▸ **Excerpted passage**:
## Begin
SolarThing Cache Database#

The solarthing_cache database is a complicated, but can be broken down. This page aims to document how it is currently used and how one can use it to cache data that may be expensive to calculate and query.

Database Structure#

Unlike other databases in SolarThing, solarthing_cache is not set up to be queried using a view. It must be queried using the ID of the document. The documents are named like so: cache_<time start>_<duration>_<source ID>_<cache name>.

Querying this data usually means making a bulk get request.

Packet Structure#

Although there are many different cache types, all documents in the database share a common base structure.

{
  "_id": "cache_2021-06-23T20:30:00Z_PT15M_default_chargeControllerAccumulation",
  "_rev": "31-1da15edb1b141b22d163a6fc8b7901d5",
  "periodStartDateMillis": 1624480200000,
  "periodDurationMillis": 900000,
  "sourceId": "default",
  "cacheName": "the cache name here",
  "nodes": [
    {
      "fragmentId": 1,
      "data": {
        // ... node data here
      }
    },
    // ... more nodes
  ]
}

An entire packet represents one small interval (usually a 15 minute interval). Each node inside of the packet represent the data for a SINGLE device for that interval.

Triggering Document Generation#

Packets are generated when a particular start time and interval are requested. If the document does not existing in the database with the document ID corresponding to the start time, interval, source ID, and cache name, then that document will be generated.

Triggering Document Replacement#

Packets in the database are not replaced unless there is an error while trying to parse the data from that document. When an error occurs, it is assumed that SolarThing has been updated in a way so that a particular cache document is no longer valid. Maybe it doesn’t have enough data anymore, or maybe it has too much data, or maybe an error was thrown by SolarThing on purpose to indicate that the old cached data is bad and should not be used.

Unless a particular cache type is being actively developed, it is likely that for most cache types, they will be generated once and left in the database forever.

Cache Cleanup#

Currently SolarThing does not have a way to remove old cache data. There is no way to tell if a particular document is actively being used, so there is no perfect solution to this. The cache database does not take up much space, so this is not a concern.

chargeControllerAccumulation Cache Type#

The chargeControllerAccumulation cache type is one that keeps track of the amount of energy generated by a charge controller over a certain interval.

An example data object looks like this:

{
  "identifier": {
    "type": "outback",
    "address": 3
  },
  "generationKWH": 0.099999905,
  "firstDateMillis": 1624480199471,
  "lastDateMillis": 1624481099437,
  "unknownGenerationKWH": 0,
  "unknownStartDateMillis": null
}

The data is pretty easy to understand, but there are some important things to know. You have an identifier object, which represents what device this data was generated from.
## End
Some records
## Begin
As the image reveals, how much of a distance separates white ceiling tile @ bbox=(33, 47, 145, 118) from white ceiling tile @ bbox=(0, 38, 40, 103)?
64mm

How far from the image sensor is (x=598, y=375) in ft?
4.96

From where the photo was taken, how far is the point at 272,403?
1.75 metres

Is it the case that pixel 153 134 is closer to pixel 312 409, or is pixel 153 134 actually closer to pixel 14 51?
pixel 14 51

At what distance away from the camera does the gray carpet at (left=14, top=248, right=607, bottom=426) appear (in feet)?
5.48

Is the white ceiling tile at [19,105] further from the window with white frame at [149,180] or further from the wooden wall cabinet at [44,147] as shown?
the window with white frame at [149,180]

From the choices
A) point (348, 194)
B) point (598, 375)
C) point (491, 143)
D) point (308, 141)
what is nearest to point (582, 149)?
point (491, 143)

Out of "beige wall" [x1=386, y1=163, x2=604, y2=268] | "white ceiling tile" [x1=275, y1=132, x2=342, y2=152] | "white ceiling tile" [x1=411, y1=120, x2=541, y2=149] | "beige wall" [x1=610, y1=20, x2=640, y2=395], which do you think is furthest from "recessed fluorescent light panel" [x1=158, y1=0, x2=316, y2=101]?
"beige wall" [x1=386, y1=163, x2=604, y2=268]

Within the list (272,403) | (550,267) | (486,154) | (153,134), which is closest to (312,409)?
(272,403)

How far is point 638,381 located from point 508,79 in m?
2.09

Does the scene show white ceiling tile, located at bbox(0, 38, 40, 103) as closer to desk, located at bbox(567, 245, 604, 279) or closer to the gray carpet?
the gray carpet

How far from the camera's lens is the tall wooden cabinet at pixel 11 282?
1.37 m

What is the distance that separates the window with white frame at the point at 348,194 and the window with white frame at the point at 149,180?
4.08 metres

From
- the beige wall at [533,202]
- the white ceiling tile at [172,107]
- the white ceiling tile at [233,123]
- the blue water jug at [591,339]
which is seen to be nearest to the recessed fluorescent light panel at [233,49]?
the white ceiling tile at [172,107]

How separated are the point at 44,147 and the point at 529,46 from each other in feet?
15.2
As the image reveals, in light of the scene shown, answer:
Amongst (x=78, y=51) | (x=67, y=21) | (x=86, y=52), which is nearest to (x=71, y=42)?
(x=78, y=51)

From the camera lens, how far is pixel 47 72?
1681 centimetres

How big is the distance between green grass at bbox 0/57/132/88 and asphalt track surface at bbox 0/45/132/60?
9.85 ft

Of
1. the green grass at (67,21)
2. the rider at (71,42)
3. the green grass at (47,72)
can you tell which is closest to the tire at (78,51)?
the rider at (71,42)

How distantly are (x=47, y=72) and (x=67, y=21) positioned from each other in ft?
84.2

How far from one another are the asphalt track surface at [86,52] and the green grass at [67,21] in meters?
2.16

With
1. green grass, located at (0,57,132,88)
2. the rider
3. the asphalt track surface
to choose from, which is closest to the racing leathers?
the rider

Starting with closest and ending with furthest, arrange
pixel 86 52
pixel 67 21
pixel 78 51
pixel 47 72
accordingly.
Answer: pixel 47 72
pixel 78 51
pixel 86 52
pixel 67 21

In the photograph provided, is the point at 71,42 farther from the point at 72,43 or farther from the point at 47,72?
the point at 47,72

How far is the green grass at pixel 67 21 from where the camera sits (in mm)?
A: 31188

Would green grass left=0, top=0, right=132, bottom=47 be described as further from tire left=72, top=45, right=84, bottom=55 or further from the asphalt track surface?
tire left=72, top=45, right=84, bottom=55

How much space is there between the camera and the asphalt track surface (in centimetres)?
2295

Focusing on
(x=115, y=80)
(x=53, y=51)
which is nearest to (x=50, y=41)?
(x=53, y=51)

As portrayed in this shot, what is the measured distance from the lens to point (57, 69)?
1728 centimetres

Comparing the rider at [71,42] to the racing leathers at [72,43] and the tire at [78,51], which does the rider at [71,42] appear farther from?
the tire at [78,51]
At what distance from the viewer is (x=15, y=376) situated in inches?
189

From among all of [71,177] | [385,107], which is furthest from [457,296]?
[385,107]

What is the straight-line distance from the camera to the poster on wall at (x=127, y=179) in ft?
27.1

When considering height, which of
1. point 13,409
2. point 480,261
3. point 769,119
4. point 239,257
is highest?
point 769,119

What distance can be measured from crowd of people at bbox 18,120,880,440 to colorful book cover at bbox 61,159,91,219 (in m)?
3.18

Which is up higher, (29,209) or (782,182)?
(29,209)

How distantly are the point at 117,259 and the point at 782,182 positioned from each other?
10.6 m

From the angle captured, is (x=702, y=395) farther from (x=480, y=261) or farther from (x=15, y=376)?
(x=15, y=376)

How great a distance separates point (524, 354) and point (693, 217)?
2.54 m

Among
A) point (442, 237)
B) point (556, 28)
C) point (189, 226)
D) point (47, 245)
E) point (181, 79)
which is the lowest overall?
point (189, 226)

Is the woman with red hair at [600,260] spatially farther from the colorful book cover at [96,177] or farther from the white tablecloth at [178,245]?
## End
▸ **What is asked**:
- 1) According to the SolarThing cache database documentation, how must documents in the solarthing_cache database be queried?
- 2) Extend the SolarThing cache database documentation, beginning immediately after its final sentence.

▸ **Exercise answers**:
- 1) They must be queried using the ID of the document, not through a view.

- 2)
You have a firstDateMillis and lastDateMillis, which represent the timestamps of the first and last status packets that were used to generate this data. Those status packets belong to the device identified by that identifier. There may be any number of packets in between the first and last packets, but that information is irrelevant. It is also possible for there to be 0 packets in between the first and last packets used for generation, and it is possible that the first packet IS the last packet.

Almost always, firstDateMillis is actually outside of the interval for this document. It is usually the last packet of the previous interval. The reason for this is because let’s say that we have two intervals right next to each other. 13:15-13:30 and 13:30-13:45. The first interval has data from 13:14 to 13:29 and the second interval has data from 13:29 to 13:44. Let’s say that during the first interval 1.0 kWh was reported and during the second interval 1.0 kWh was reported. Let’s say that the device read these values at these times: 13:14=4.5kWh, 13:29=5.5kWh, 13:31=5.6kWh, 13:44=6.5kWh. Now, between 13:14 and 13:44, you can see that a total of 2.0 kWh was generated. However, if the generation of this data used 13:31 as the start packet for the second interval, the generated values would end up being 1.0 kWh and 0.9 kWh respectively. For this reason, the last packet from the previous interval is used for the start packet to make sure no data is “left behind” when generating the data.

In this case we have a generationKWH which represents the energy generated during this period.

“Unknown” Data in chargeControllerAccumulation#

In the above section, that particular piece of data is “known” because startDateMillis and endDateMillis are not null. “Known” pieces of data can have unknown components to them, which represents the accumulation of preceding periods where data in those periods for that particular device were “unknown”.

A particular piece of data is completely unknown if startDateMillis is null and endDateMillis is null. If that is the case, then that “unknown” data does not have an “unknown” component to it. It is only “unknown”.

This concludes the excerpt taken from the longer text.